= Passage given =

=======

I wrote a really good reply in this thread 12 years ago. If I do say so myself.


----------



## Hex08

1E confused the hell out of me as a child but I played it and loved it. 2E gave me, along with Vampire: The Masquerade, some of the best games I have ever been a part of. I also spent WAY more money on 2E than 1E.

Edition debates will always rise from the dead!!


----------



## haakon1

If you know any of the early editions - AD&D, 2e, or Basic etc. - you can figure out and use materials from the others.


----------



## MoonSong

Weiley31 said:


> You can also get _For Gold and Glory_ as well incase Ebay doesn't help out too much or what not. It's pretty much 2E, a retroclone though, and I've heard its pretty much verbatim/closest to actual DND 2E. Even combines the DMG and MM of 2E with it.

=======

= Available data =
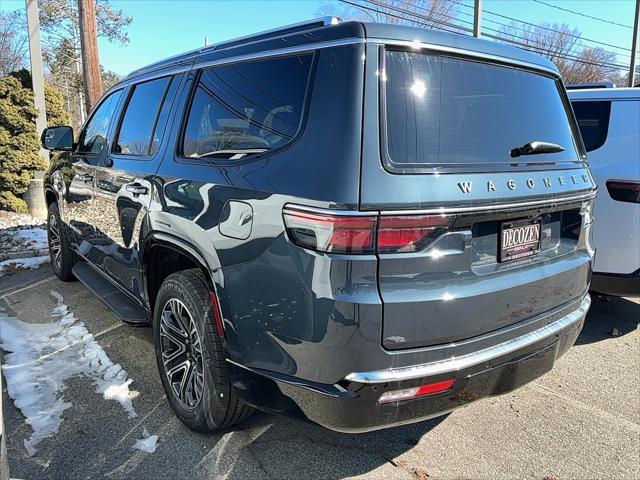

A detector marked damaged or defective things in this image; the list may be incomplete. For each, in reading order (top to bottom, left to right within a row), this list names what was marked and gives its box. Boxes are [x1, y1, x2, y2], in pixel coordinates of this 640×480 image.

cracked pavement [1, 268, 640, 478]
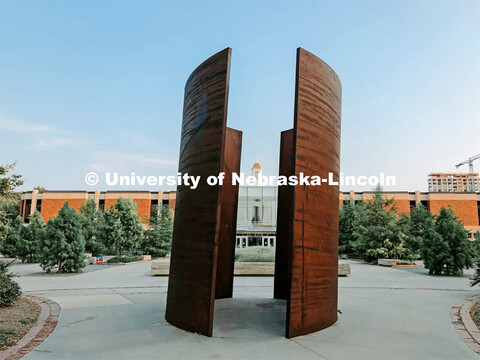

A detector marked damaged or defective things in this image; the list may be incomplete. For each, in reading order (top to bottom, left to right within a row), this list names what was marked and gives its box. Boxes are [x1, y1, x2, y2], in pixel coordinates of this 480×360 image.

=======

= Written exercise =
Based on the forum thread about editions above, say whether each statement agrees with it, answering yes or no and quoting the deciding words: (a) Hex08 spent more money on 1E than on 2E. (b) haakon1 says that knowing one early edition lets you use materials from the others. (c) The quoted post says For Gold and Glory combines the DMG and MM of 2E.

= Output =
(a) No: "I also spent WAY more money on 2E than 1E."
(b) Yes: "If you know any of the early editions - AD&D, 2e, or Basic etc. - you can figure out and use materials from the others."
(c) Yes: "Even combines the DMG and MM of 2E with it."